For systems where a high diagnostic coverage is claimed, for example high integrity high systems, the probability of failure (expressed as failure rate) is critically dependant upon the mean time to repair the faults revealed. For such systems, the repair performance should monitored and reviewed against the design criteria.
A management system for control of modifications should be available to ensure that:
- Unauthorised modifications are prevented;
- Authorised modifications are not ill conceived;
- Safety verification to confirm that the required safety function and integrity have been maintained;
- Designed and implementation is carried out by competent persons.
Remote diagnostic systems
Remote diagnostic systems have the potential to cause danger by initiating unexpected operations or by affecting safety functions by software/parameter modification or by diverting the control system processor from time critical functions.
The need for remote diagnosis should be justified, a risk assessment completed, and measures taken to ensure that safety is not affected by normal operation or malfunction of the diagnostic system, including the remote diagnostic terminal and software, communication link, and the control system diagnostic interface and software.

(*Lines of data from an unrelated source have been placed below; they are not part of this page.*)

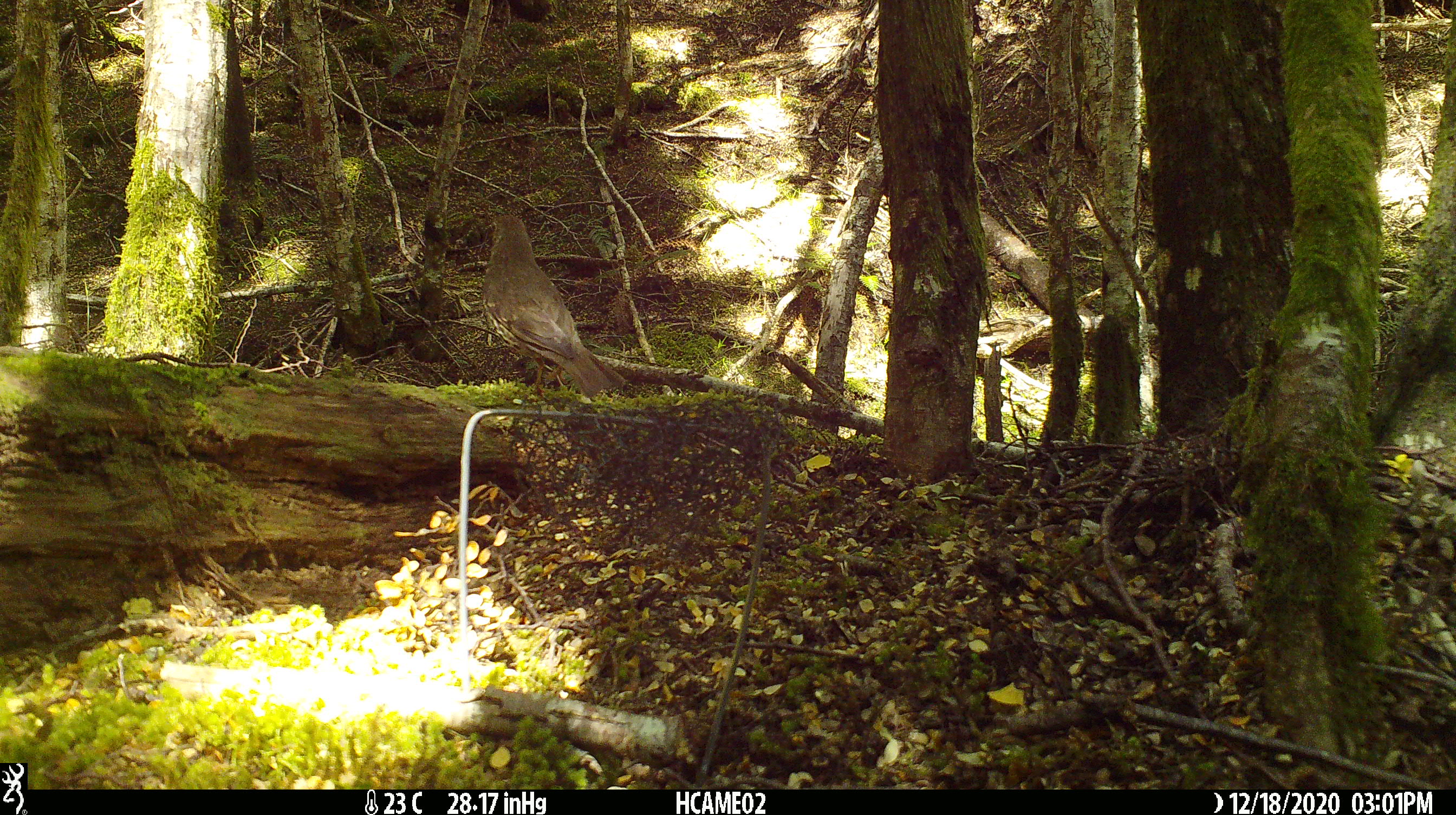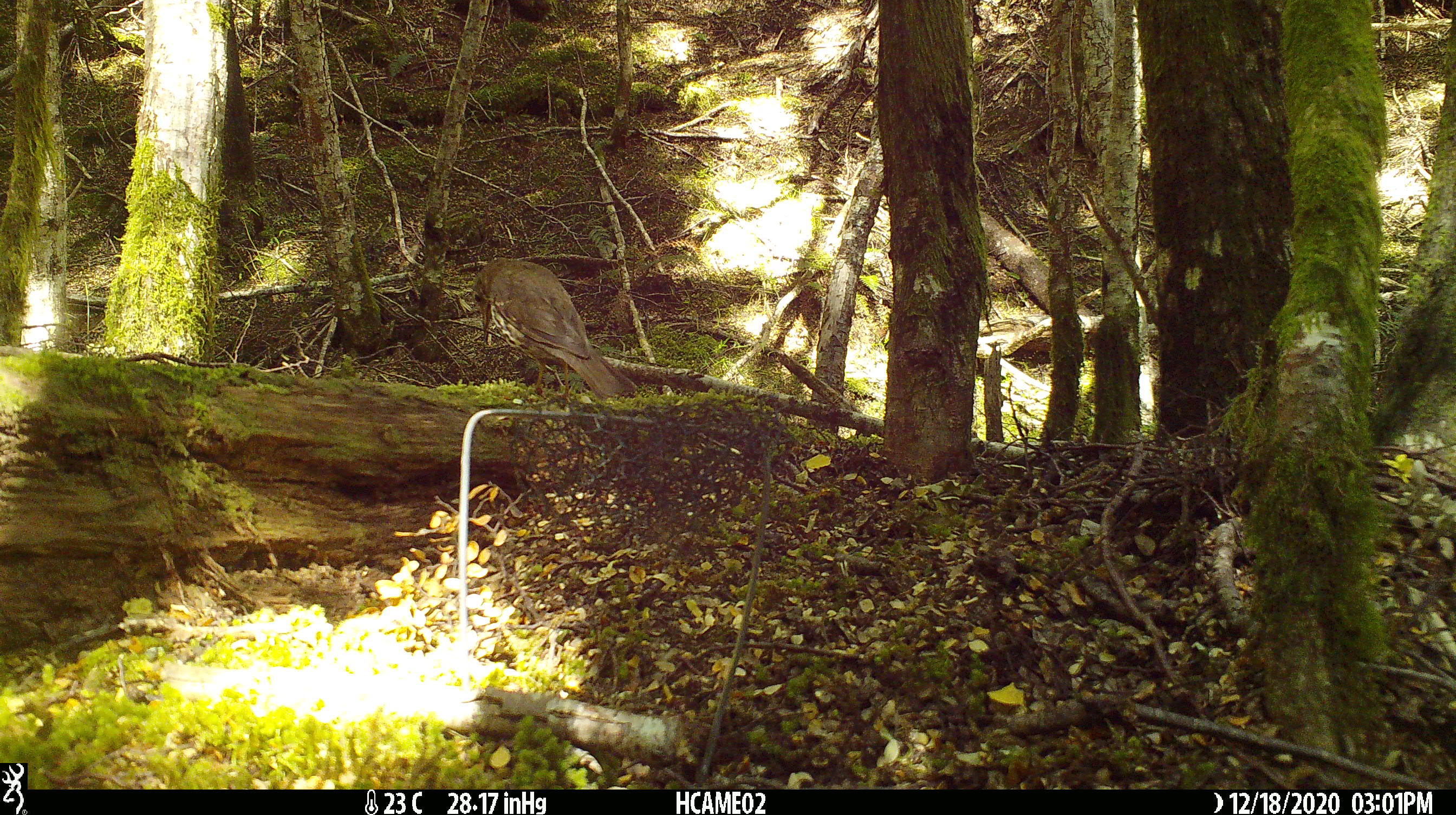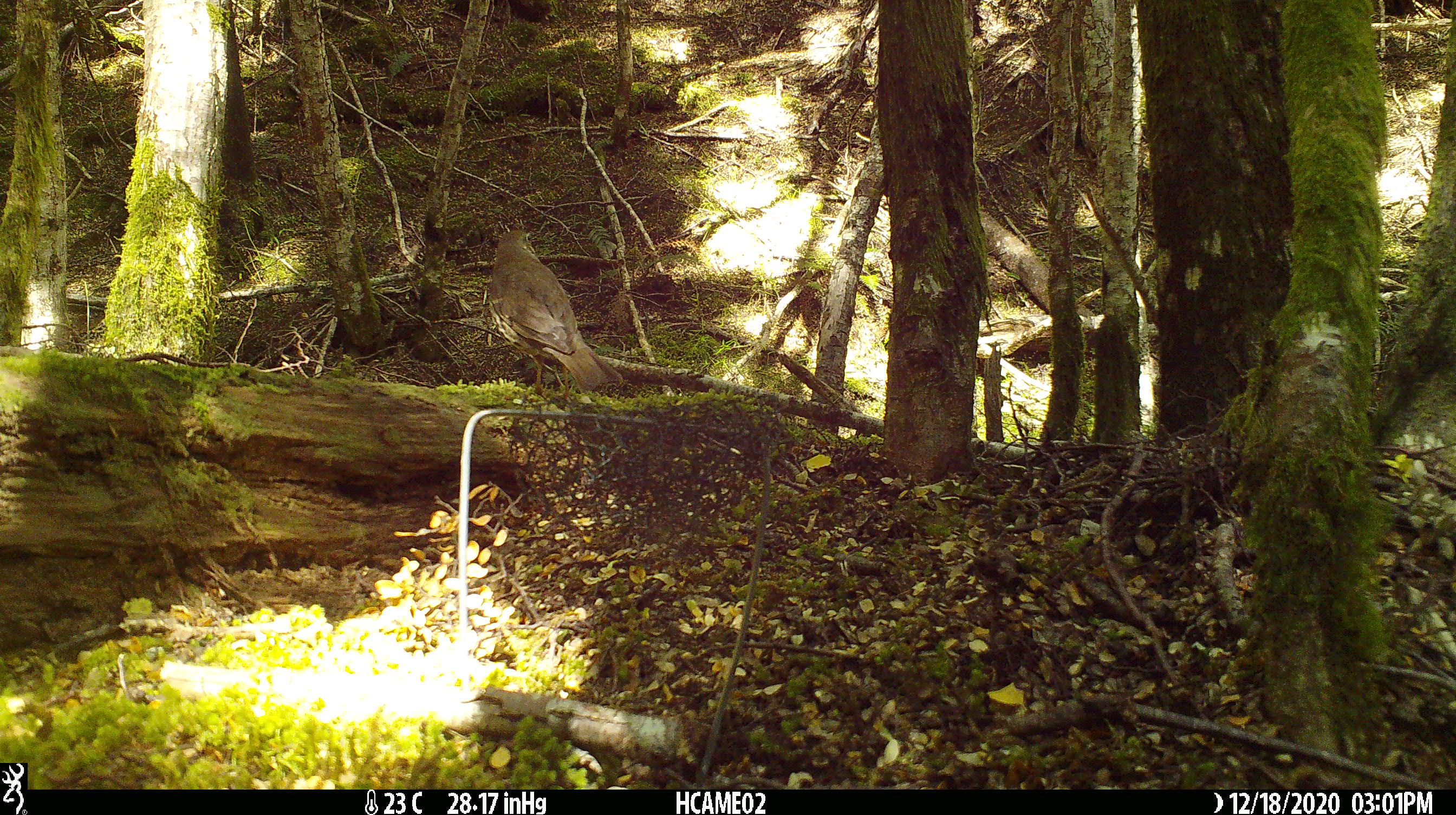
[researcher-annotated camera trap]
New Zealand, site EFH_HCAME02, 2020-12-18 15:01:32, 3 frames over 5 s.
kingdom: Animalia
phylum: Chordata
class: Aves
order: Passeriformes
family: Turdidae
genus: Turdus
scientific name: Turdus philomelos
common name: song thrush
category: thrush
Thrush (song thrush) (Turdus philomelos).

Consideration should be given to:
- Security and control of access;
- Communication between diagnostician and plant personnel;
- Restricted mode of operation; passive (monitoring only), active (control/operator functions), interactive (software change possible);
- Potential for operation outside restricted mode under fault conditions;
- Protection of safety functions from unauthorised modification;
- Change control;
- Competence of personnel.
Whilst beyond the scope of HS(G)87 ‘Safety in the remote diagnosis of manufacturing plant and equipment’, the publication provides a useful background to the subject.
Note : Contains public sector information licensed under Open Government Licence v3.0.